Meteor 10 Times Stronger Than Hiroshima Bomb Fell Into The Sea In December

In December, military satellites observed a meteor blast over the Bering Sea that reportedly exploded with 10 times more energy than the bomb dropped on Hiroshima, Japan. The meteor fell through the atmosphere on December 18 around noon at about 71,000 miles per hour, BBC News reported.

After Air Force satellites discovered light from the fireball, they alerted NASA, which estimated that the meteor was several feet wide and exploded about 15 miles above the surface of the ocean. Scientists revealed that the blast released energy equivalent to 15,000 tons of TNT. An explosion that size is expected only two or three times every hundred years, Lindley Johnson, a NASA planetary defense officer, told BBC News.
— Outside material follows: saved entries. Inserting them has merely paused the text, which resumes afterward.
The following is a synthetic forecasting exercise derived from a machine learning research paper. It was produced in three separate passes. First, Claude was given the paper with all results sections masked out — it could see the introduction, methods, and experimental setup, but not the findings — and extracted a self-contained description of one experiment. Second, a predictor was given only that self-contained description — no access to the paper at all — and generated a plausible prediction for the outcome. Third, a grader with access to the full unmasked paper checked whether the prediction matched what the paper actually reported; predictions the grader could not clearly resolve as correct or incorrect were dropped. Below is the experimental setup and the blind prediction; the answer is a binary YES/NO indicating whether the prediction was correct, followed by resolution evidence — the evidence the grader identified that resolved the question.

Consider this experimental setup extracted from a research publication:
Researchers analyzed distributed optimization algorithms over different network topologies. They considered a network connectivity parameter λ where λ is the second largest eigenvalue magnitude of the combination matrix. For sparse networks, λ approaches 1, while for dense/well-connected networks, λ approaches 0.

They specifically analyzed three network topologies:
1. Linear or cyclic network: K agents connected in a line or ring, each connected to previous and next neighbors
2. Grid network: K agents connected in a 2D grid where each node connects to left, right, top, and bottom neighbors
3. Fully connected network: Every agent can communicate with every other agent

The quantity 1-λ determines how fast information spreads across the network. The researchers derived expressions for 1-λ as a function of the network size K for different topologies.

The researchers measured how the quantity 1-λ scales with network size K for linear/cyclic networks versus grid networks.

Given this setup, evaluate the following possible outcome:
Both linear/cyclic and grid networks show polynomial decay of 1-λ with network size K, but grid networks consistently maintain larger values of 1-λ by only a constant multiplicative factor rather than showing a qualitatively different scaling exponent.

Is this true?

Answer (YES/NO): NO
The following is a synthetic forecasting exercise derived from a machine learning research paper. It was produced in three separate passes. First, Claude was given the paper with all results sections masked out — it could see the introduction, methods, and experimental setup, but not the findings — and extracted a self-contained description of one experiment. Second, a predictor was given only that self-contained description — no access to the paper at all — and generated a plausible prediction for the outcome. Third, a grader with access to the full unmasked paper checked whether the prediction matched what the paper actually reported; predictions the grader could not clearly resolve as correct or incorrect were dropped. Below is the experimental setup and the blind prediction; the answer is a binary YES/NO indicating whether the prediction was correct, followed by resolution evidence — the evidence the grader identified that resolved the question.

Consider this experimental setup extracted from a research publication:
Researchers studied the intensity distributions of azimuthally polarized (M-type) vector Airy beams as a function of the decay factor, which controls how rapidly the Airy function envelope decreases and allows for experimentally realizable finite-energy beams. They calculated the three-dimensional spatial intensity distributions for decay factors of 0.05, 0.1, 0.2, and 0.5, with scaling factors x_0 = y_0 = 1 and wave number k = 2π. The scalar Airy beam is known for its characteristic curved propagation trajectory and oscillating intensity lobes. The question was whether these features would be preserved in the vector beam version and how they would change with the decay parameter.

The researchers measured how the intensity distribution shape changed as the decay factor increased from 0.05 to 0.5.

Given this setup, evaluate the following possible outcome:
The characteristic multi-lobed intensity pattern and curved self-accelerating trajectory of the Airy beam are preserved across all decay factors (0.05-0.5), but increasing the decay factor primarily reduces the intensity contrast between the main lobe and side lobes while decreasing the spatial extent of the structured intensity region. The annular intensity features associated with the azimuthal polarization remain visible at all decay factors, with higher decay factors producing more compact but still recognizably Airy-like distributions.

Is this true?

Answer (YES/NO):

Kelly Fast, near-earth objects observations program manager at NASA, told BBC News that we are lucky that the explosion occurred over water.

“That’s another thing we have in our defense, there’s plenty of water on the planet.”

Because the explosion did take place over the sea and people were not around to record it, the event simply didn’t make the news, according to Fast.

Johnson said the meteor entered the atmosphere near routes commercial planes use when flying between North America and Asia, so airlines are being asked if any passengers reported a sighting.

However, satellites captured the fireball, which appeared as a small orange dot over the vast sea.

This isn’t the first time Russia has experienced a close call with a meteor. On February 15, 2013, a meteor injured more than 1,000 people and did considerable damaged when it exploded over Russia’s Chelyabinsk Oblast.

BBC News reported that the meteor landing in the Bering Sea without detection or warning is a reminder that agencies need to work on improving monitoring systems on earth and in space.

NASA and JPL are working on a mission concept that would help scientists discover and characterize asteroids that are larger than 400 feet wide. It involves placing a large telescope in space that would help identify such objects. Amy Mainzer, chief scientist on NeoCam at JPL, said the idea is to identify 90 percent of near-earth asteroids so there won’t be any surprises like the one over the Bering Sea.

Once an asteroid is detected, NASA can calculate where on earth it may hit. The organization has experienced success in the past gauging where an asteroid will strike.

The Center for Near Earth Object Studies records data specifically to help detect close approaches and impact risks of space objects near earth.